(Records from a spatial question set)
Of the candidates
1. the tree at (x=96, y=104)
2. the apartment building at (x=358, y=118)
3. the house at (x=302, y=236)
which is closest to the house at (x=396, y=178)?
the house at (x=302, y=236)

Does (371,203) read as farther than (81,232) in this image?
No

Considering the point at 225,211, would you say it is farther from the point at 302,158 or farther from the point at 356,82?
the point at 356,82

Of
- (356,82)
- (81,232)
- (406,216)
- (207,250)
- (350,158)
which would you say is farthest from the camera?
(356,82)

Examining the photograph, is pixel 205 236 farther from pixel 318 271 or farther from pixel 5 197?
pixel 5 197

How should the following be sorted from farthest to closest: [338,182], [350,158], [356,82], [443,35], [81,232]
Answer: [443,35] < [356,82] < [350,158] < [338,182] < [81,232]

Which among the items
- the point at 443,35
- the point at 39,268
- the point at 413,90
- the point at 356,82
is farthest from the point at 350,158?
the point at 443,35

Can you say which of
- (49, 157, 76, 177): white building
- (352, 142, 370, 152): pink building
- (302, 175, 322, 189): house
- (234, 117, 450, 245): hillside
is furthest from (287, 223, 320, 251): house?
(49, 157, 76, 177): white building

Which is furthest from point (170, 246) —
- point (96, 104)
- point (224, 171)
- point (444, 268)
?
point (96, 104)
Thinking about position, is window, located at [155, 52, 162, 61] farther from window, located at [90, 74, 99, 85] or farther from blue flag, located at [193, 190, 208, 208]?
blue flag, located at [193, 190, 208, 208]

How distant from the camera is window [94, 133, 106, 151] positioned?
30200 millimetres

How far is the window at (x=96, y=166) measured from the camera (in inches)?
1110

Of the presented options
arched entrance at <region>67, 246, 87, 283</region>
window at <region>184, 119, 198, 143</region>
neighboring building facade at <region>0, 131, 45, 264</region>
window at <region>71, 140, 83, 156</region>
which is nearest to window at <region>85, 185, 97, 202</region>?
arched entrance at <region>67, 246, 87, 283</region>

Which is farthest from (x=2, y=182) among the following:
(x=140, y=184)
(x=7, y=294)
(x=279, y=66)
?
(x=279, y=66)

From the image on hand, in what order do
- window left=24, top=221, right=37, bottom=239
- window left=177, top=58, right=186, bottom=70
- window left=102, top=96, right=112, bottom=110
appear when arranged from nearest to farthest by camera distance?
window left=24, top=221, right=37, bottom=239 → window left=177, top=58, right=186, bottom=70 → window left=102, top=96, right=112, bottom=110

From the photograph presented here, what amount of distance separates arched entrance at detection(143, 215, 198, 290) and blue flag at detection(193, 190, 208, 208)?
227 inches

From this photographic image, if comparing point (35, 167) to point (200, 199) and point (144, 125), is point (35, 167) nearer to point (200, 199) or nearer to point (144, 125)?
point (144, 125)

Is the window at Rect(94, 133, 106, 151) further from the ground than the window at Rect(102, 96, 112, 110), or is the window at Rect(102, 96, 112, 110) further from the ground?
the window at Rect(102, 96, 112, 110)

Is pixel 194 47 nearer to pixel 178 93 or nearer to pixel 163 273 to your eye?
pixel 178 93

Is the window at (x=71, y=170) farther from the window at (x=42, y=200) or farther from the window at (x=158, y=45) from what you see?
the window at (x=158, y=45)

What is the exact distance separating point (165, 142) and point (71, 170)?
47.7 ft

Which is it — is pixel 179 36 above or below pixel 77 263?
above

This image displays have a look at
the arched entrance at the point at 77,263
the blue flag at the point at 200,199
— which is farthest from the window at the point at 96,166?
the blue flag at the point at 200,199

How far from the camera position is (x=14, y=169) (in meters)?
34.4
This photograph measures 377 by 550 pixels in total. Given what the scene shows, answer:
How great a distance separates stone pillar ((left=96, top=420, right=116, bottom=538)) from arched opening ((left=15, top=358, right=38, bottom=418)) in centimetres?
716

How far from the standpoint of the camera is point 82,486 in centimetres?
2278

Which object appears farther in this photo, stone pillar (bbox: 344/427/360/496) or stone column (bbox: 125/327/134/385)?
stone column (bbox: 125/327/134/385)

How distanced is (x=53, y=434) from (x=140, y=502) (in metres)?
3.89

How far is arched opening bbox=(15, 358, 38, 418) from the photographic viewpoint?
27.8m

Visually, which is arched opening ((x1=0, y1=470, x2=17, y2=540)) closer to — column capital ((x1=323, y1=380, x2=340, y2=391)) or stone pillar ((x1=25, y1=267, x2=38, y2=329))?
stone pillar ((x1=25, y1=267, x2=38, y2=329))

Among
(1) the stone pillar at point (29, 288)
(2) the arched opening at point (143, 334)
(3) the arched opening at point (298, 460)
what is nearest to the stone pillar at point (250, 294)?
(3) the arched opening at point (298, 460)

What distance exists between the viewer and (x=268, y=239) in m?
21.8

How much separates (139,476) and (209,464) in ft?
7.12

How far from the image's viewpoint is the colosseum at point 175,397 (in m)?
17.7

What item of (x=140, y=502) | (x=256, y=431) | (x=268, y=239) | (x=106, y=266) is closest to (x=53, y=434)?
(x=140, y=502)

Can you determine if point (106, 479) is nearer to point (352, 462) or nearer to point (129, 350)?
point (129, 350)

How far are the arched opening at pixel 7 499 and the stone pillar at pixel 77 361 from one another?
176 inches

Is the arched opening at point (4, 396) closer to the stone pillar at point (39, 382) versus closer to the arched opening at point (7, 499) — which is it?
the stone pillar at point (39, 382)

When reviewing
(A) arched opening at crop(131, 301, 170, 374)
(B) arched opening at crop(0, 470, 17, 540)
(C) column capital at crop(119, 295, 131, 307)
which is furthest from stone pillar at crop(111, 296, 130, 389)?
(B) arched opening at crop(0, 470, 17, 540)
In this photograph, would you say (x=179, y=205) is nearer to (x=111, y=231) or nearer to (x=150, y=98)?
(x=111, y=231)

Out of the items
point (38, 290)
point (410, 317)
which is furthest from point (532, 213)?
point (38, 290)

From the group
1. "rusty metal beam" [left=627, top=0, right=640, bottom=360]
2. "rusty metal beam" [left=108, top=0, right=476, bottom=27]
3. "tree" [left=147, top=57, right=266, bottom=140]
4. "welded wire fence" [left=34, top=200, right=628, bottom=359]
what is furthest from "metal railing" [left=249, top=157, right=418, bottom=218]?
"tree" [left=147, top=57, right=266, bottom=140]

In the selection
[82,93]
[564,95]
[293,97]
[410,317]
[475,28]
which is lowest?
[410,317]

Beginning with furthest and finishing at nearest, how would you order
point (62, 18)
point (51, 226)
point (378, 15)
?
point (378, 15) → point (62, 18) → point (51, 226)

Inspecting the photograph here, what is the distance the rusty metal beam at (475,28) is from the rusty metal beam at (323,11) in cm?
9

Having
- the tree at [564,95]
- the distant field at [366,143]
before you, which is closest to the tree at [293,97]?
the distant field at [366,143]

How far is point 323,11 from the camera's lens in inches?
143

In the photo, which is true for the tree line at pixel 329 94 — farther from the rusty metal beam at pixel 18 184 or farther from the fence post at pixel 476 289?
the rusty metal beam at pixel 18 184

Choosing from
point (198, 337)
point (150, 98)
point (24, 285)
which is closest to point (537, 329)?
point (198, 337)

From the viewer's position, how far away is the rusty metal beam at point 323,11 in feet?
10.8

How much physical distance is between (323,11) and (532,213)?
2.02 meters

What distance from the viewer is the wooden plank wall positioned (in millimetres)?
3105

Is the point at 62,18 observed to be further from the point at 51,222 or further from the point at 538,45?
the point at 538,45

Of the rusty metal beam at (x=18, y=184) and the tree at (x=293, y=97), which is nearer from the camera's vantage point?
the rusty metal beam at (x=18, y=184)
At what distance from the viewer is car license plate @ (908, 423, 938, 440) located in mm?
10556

## What to do
Can you update the listing above so that every "camera" becomes "observer", leaving everything else unchanged?

## Result of the exercise
Of the candidates
1. the tree at (x=96, y=104)
2. the apartment building at (x=358, y=118)
3. the house at (x=302, y=236)
which is closest to the house at (x=396, y=178)?
the house at (x=302, y=236)

Does (371,203) read as farther than (81,232) in this image?
No

Considering the point at 225,211, would you say it is farther from the point at 302,158 or farther from the point at 356,82?
the point at 356,82

Of
- (356,82)
- (81,232)
- (406,216)
- (207,250)
- (350,158)
which would you say is farthest from the observer?
(356,82)

Examining the photograph, is pixel 205 236 farther from pixel 318 271 or farther from pixel 5 197?
pixel 5 197

How should the following be sorted from farthest to closest: [338,182], [350,158], [356,82], [443,35], [81,232]
Answer: [443,35] < [356,82] < [350,158] < [338,182] < [81,232]

Which among the items
- the point at 443,35
- the point at 39,268
- the point at 413,90
- the point at 356,82
is farthest from the point at 350,158?
the point at 443,35

Can you say which of
- (49, 157, 76, 177): white building
- (352, 142, 370, 152): pink building
- (302, 175, 322, 189): house
- (234, 117, 450, 245): hillside
is furthest from (287, 223, 320, 251): house?
(49, 157, 76, 177): white building

Which is furthest from point (170, 246) —
- point (96, 104)
- point (224, 171)
- point (444, 268)
?
point (96, 104)
Thinking about position, is window, located at [155, 52, 162, 61] farther from window, located at [90, 74, 99, 85] or farther from blue flag, located at [193, 190, 208, 208]?
blue flag, located at [193, 190, 208, 208]

How distant from the observer is window [94, 133, 106, 151] positioned?
30200 millimetres

How far is the window at (x=96, y=166) measured from the observer (in inches)?
1110

Of the presented options
arched entrance at <region>67, 246, 87, 283</region>
window at <region>184, 119, 198, 143</region>
neighboring building facade at <region>0, 131, 45, 264</region>
window at <region>71, 140, 83, 156</region>
which is nearest to window at <region>85, 185, 97, 202</region>?
arched entrance at <region>67, 246, 87, 283</region>

Which is farthest from (x=2, y=182) among the following:
(x=140, y=184)
(x=7, y=294)
(x=279, y=66)
?
(x=279, y=66)

From the image on hand, in what order do
- window left=24, top=221, right=37, bottom=239
- window left=177, top=58, right=186, bottom=70
- window left=102, top=96, right=112, bottom=110
appear when arranged from nearest to farthest by observer distance?
window left=24, top=221, right=37, bottom=239 → window left=177, top=58, right=186, bottom=70 → window left=102, top=96, right=112, bottom=110

From the photograph presented here, what amount of distance separates arched entrance at detection(143, 215, 198, 290) and blue flag at detection(193, 190, 208, 208)?
227 inches

From this photographic image, if comparing point (35, 167) to point (200, 199) and point (144, 125), is point (35, 167) nearer to point (200, 199) or nearer to point (144, 125)?
point (144, 125)

Is the window at Rect(94, 133, 106, 151) further from the ground than the window at Rect(102, 96, 112, 110), or is the window at Rect(102, 96, 112, 110) further from the ground?
the window at Rect(102, 96, 112, 110)

Is pixel 194 47 nearer to pixel 178 93 or nearer to pixel 163 273 to your eye?
pixel 178 93

Is the window at (x=71, y=170) farther from the window at (x=42, y=200) or farther from the window at (x=158, y=45) from what you see?
the window at (x=158, y=45)

What is the exact distance separating point (165, 142) and point (71, 170)?
47.7 ft

Which is it — is pixel 179 36 above or below pixel 77 263?
above

This image displays have a look at
the arched entrance at the point at 77,263
the blue flag at the point at 200,199
— which is farthest from the window at the point at 96,166?
the blue flag at the point at 200,199

How far from the observer position is (x=14, y=169) (in meters)?
34.4
This photograph measures 377 by 550 pixels in total. Given what the scene shows, answer:
How great a distance separates stone pillar ((left=96, top=420, right=116, bottom=538)) from arched opening ((left=15, top=358, right=38, bottom=418)) in centimetres?
716

How far from the standpoint of the observer is point 82,486 in centimetres?
2278

Which object appears farther in this photo, stone pillar (bbox: 344/427/360/496) or stone column (bbox: 125/327/134/385)?
stone column (bbox: 125/327/134/385)

How distanced is (x=53, y=434) from (x=140, y=502) (in metres)?
3.89

How far is arched opening bbox=(15, 358, 38, 418) from the photographic viewpoint?
27.8m

Visually, which is arched opening ((x1=0, y1=470, x2=17, y2=540)) closer to — column capital ((x1=323, y1=380, x2=340, y2=391)) or stone pillar ((x1=25, y1=267, x2=38, y2=329))?
stone pillar ((x1=25, y1=267, x2=38, y2=329))

Among
(1) the stone pillar at point (29, 288)
(2) the arched opening at point (143, 334)
(3) the arched opening at point (298, 460)
what is nearest to the stone pillar at point (250, 294)?
(3) the arched opening at point (298, 460)

What distance exists between the viewer and (x=268, y=239) in m?
21.8

How much separates (139,476) and (209,464) in ft?
7.12

How far from the image's viewpoint is the colosseum at point 175,397 (in m)?
17.7

What item of (x=140, y=502) | (x=256, y=431) | (x=268, y=239) | (x=106, y=266) is closest to (x=53, y=434)?
(x=140, y=502)

Can you determine if point (106, 479) is nearer to point (352, 462) or nearer to point (129, 350)?
point (129, 350)

How far are the arched opening at pixel 7 499 and the stone pillar at pixel 77 361 from one another?
176 inches

Is the arched opening at point (4, 396) closer to the stone pillar at point (39, 382) versus closer to the arched opening at point (7, 499) — which is it?
the stone pillar at point (39, 382)

When reviewing
(A) arched opening at crop(131, 301, 170, 374)
(B) arched opening at crop(0, 470, 17, 540)
(C) column capital at crop(119, 295, 131, 307)
which is furthest from stone pillar at crop(111, 296, 130, 389)?
(B) arched opening at crop(0, 470, 17, 540)
In this photograph, would you say (x=179, y=205) is nearer to (x=111, y=231) or nearer to (x=150, y=98)?
(x=111, y=231)

Out of the items
point (38, 290)
point (410, 317)
which is furthest from point (532, 213)?
point (38, 290)

From the group
1. "rusty metal beam" [left=627, top=0, right=640, bottom=360]
2. "rusty metal beam" [left=108, top=0, right=476, bottom=27]
3. "tree" [left=147, top=57, right=266, bottom=140]
4. "welded wire fence" [left=34, top=200, right=628, bottom=359]
what is furthest from "metal railing" [left=249, top=157, right=418, bottom=218]?
"tree" [left=147, top=57, right=266, bottom=140]

In the selection
[82,93]
[564,95]
[293,97]
[410,317]
[475,28]
which is lowest?
[410,317]

Beginning with furthest and finishing at nearest, how would you order
point (62, 18)
point (51, 226)
point (378, 15)
?
point (378, 15) → point (62, 18) → point (51, 226)

Inspecting the photograph here, what is the distance the rusty metal beam at (475,28) is from the rusty metal beam at (323,11) in cm?
9

Having
- the tree at [564,95]
- the distant field at [366,143]
before you, which is closest to the tree at [293,97]?
the distant field at [366,143]

How far is point 323,11 from the observer's lens in inches?
143

In the photo, which is true for the tree line at pixel 329 94 — farther from the rusty metal beam at pixel 18 184 or farther from the fence post at pixel 476 289?
the rusty metal beam at pixel 18 184

Choosing from
point (198, 337)
point (150, 98)
point (24, 285)
which is closest to point (537, 329)?
point (198, 337)

From the viewer's position, how far away is the rusty metal beam at point 323,11 in feet?
10.8

How much physical distance is between (323,11) and (532,213)?
2.02 meters

What distance from the viewer is the wooden plank wall positioned (in millimetres)?
3105

Is the point at 62,18 observed to be further from the point at 51,222 or further from the point at 538,45?
the point at 538,45

Of the rusty metal beam at (x=18, y=184) and the tree at (x=293, y=97), which is nearer from the observer's vantage point?
the rusty metal beam at (x=18, y=184)
At what distance from the viewer is car license plate @ (908, 423, 938, 440) located in mm?
10556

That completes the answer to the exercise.